The transfer of assets and trade of a business will have other one-off tax implications which are here summarised: SDLT or LBTT Where land or buildings are transferred as part of the incorporation Stamp Duty Land Tax (SDLT), or Land and Buildings Transaction Tax (LBTT) in Scotland, may be due.
The timing of the incorporation can mean the loss of capital allowances in the old business. No capital allowances, including the annual investment allowance (AIA), can be claimed for the final period of trading of the old business. Where a business incorporates in the same period in which it acquires an asset, it can’t deduct the cost of that asset under the AIA. Only balancing allowances or charges can be deducted in respect of assets already held at the start of the period in which incorporation occurs. Assets which have been subject to a 100% claim under the AIA will be held in a capital allowance pool at a tax written down value of zero. When those assets are transferred on incorporation, this may create a balancing charge for the old business. To avoid such charges, the parties to the transfer can jointly elect for the assets to be transferred at their tax written down values. If this election is not made the assets are transferred for capital allowance purposes at the value agreed between the parties, which may not be market value. However, first year allowances, including the AIA, are not available on any of the assets transferred as they are acquired from a connected party.
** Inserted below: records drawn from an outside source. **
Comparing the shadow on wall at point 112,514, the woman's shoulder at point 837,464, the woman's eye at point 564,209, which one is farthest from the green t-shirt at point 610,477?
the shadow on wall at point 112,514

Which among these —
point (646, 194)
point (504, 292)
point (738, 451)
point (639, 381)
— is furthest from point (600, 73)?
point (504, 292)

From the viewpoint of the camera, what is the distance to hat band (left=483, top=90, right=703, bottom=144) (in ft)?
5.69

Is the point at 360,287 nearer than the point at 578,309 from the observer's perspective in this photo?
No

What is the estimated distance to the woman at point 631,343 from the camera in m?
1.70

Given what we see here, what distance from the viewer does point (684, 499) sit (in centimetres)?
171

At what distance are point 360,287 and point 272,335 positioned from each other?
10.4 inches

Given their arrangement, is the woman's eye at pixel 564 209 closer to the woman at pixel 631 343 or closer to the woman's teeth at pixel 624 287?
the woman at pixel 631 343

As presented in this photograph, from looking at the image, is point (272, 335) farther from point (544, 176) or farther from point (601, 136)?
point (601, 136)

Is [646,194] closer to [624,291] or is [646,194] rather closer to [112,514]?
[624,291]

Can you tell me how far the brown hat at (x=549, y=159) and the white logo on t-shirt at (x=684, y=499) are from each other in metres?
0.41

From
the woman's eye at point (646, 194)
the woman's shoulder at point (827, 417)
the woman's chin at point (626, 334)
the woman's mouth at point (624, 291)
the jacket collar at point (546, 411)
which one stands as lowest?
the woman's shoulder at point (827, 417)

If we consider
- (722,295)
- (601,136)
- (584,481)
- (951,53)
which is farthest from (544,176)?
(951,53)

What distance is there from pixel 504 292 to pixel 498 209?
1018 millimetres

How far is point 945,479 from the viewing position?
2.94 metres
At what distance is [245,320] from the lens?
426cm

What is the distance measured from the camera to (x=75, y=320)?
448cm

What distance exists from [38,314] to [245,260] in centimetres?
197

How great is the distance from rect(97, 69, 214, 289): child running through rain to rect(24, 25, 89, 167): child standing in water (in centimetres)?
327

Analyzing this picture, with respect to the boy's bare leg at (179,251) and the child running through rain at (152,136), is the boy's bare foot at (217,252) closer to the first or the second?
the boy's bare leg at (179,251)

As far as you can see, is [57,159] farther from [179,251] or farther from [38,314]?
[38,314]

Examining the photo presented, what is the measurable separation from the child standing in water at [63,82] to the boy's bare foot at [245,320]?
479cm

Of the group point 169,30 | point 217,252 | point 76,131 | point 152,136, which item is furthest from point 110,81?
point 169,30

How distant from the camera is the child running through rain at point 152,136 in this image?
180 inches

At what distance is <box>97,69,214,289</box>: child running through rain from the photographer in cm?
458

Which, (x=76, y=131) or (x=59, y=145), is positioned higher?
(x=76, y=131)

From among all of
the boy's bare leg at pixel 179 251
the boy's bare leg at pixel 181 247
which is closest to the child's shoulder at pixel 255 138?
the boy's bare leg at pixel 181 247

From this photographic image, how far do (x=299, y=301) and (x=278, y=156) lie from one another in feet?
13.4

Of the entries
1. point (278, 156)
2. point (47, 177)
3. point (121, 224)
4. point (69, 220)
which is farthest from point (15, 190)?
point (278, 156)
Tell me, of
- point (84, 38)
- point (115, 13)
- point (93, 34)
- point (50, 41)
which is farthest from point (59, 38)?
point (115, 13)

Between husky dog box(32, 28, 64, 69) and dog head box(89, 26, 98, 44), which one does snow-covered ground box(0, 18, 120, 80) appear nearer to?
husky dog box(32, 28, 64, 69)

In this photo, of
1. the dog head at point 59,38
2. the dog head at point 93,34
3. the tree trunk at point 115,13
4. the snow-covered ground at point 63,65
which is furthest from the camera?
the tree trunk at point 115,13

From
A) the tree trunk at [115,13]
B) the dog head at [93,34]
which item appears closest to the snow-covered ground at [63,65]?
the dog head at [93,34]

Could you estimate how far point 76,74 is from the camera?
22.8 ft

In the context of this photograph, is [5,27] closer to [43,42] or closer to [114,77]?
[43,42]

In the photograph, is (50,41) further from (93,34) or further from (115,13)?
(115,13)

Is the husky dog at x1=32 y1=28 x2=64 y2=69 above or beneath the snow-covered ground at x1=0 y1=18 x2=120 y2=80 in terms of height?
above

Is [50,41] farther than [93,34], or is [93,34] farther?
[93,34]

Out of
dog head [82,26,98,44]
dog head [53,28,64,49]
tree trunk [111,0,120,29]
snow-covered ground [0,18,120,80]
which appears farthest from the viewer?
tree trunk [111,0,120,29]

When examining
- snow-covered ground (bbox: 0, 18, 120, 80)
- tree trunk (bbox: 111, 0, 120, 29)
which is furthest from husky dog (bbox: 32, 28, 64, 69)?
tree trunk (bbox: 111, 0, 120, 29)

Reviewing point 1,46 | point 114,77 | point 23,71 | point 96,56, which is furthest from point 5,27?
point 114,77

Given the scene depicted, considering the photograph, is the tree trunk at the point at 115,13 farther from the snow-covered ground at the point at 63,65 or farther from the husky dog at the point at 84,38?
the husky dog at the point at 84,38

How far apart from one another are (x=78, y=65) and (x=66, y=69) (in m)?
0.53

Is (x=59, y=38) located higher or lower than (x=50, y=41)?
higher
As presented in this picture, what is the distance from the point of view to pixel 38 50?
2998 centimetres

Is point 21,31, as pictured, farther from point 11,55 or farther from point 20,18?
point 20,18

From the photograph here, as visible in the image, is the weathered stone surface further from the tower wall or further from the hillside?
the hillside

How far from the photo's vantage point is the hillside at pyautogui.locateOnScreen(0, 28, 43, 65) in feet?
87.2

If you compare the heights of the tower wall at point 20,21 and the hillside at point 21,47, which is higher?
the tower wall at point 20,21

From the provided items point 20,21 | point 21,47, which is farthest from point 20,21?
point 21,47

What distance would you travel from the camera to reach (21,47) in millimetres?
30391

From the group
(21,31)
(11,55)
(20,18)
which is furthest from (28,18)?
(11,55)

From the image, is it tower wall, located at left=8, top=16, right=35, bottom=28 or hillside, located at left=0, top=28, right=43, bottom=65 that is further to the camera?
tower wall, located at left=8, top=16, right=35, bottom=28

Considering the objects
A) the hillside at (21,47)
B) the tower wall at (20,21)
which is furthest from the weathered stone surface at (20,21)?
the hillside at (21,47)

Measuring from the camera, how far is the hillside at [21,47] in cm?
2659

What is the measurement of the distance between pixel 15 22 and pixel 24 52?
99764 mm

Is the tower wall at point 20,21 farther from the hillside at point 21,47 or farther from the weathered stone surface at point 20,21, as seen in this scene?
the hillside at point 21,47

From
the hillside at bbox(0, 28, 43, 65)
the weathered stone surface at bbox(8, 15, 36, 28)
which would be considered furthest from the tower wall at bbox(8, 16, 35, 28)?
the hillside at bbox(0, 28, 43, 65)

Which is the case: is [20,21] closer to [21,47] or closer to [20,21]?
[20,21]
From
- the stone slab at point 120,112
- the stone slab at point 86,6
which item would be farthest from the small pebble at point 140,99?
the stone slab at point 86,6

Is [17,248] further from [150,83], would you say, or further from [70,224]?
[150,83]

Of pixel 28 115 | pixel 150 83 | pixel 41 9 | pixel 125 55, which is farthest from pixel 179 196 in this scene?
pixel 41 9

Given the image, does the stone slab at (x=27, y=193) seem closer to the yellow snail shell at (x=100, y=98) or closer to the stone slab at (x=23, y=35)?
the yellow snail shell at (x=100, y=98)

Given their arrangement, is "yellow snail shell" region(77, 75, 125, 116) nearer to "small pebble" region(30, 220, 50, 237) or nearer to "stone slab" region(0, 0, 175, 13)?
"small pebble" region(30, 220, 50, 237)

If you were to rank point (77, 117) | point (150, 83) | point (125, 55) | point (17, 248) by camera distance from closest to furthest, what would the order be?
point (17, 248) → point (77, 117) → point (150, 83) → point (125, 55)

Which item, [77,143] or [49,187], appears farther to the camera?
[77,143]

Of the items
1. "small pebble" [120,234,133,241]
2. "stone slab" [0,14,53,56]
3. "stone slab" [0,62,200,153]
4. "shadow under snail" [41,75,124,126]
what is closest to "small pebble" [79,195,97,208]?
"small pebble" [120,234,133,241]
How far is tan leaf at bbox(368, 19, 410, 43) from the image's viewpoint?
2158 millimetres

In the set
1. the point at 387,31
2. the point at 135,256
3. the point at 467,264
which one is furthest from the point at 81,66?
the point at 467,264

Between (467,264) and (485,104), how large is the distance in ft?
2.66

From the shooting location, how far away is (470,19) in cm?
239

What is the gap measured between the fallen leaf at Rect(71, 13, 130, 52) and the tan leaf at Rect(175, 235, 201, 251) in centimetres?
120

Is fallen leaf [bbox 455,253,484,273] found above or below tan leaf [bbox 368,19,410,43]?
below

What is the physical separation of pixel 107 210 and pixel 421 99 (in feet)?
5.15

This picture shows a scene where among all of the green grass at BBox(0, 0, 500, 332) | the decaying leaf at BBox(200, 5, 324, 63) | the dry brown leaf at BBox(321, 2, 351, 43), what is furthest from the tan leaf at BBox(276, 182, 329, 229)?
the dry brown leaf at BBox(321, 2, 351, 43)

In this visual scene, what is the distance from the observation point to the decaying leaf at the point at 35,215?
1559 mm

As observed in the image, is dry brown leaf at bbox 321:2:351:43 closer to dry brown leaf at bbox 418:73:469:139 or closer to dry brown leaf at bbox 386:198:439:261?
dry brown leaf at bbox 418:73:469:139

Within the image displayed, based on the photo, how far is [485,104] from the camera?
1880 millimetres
When a business sells its assets that transaction will be subject to VAT, if the business is VAT registered. If the business has not yet registered for VAT, the transaction will count towards the VAT registration threshold. Where the assets transferred to the company constitute the entire business (or a part capable of separate operation), the transfer will fall outside the scope of VAT if: • the business (or part) is transferred as a going concern; and • the purchaser uses the assets in the same type of business; and • the purchaser registers for VAT is not already registered. The old business must notify HMRC that the transfer of assets and trade to the company is a transfer of a going concern (see VAT notice 700/9), and not charge VAT on the assets transferred. VAT advice should be taken to ensure that all the conditions for a transfer of going concern are met.
It is not easy to reverse an incorporation of a business and move the assets back into the hands of the shareholders. To achieve this goal, the company must be liquidated or informally dissolved and then struck-off.